President Mandel has engaged the Williams community in articulating a vision for the college’s future through a strategic planning effort involving faculty, staff, students, alumni, families and friends. As one of the early outcomes of the process, Williams became the first school in the nation to launch an all-grant financial aid program. The process also gave rise to strategic academic initiatives that will prepare students for a changing world in a manner reflective of Williams’ liberal arts excellence.
An advocate for educational innovation that combines the best of new and old, she has encouraged important conversations about the educational importance of technology and the creative arts. She has advocated effectively for a project, now underway, to support design and build the Williams College Museum of Art and a home for the integrative arts at Williams. She has also supported faculty-led efforts to advance the curriculum across the humanities, physical and social sciences. As president, she provided administrative support for faculty’s creation of interdisciplinary programs like the Williams Global Scholars, and their discussions about tapping new potential for the college’s distinctive Winter Study program.
Working with successive deans of the college, Mandel has encouraged further thinking about the co-curriculum as a core aspect of students’ education and personal development in a residential setting. She is also encouraging efforts, now in an early stage, to consider how the college can teach students to think about well-being in a holistic and integrated way, encompassing varsity, intramural and club sports; physical education; recreation; mental health; and spiritual pursuits, among other elements.
Under her leadership, Williams continues to support the college’s sustainability work, which in 2022 earned Williams a Gold STARS rating from the Association for the Advancement of Sustainability in Higher Education. Recent advances include a new structure supporting the college’s efforts across both sustainability and environmental studies. Sustainable building projects initiated under President Mandel, such as the new Davis Center, also capitalize on work that was begun before her arrival and is now completed, including Garfield House, Fellows Hall, Fort Bradshaw and the Science Center (comprising Wachenheim and The Hopper), which are characterized by high-performance, environmentally sustainable designs.
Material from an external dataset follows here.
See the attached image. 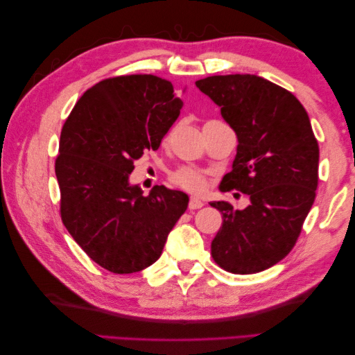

The improvements in these new or renewed facilities complement the college’s reductions to carbon output, achieved through initiatives like Williams’ participation in the Farmington (ME) Solar Project, and waste reduction commitments like the college’s signing of the Break Free from Plastic Campus Pledge.
President Mandel has also encouraged a culture of shared, community-wide responsibility for making Williams more inclusive, with strategic guidance from the Office of Institutional Diversity, Equity and Inclusion. And she supported college efforts to develop a relationship with the Stockbridge-Munsee Mohican Tribal Historic Preservation Extension Office.
An accomplished historian, President Mandel has devoted her own scholarship to examining how policies and practices of inclusion and exclusion in 20th-century France have affected ethnic and religious minorities: most notably Jews, Armenians and Muslim North Africans. She has explored these themes in publications including In the Aftermath of Genocide: Armenians and Jews in Twentieth-Century France (Duke University Press, 2003) and Muslims and Jews in France: History of a Conflict (Princeton University Press, 2014). She was also a co-editor of Colonialism and the Jews (Indiana University Press, 2017). Her scholarship has been recognized with fellowships from the National Endowment for the Humanities, the American Council of Learned Societies and the American Philosophical Society, among others.
In addition to her work as Williams’ president, Mandel holds the title of Professor of History and teaches as frequently as her schedule allows, including tutorials. She and her husband, Steve Simon, live in Williamstown, and are parents to two children, Lev and Ava.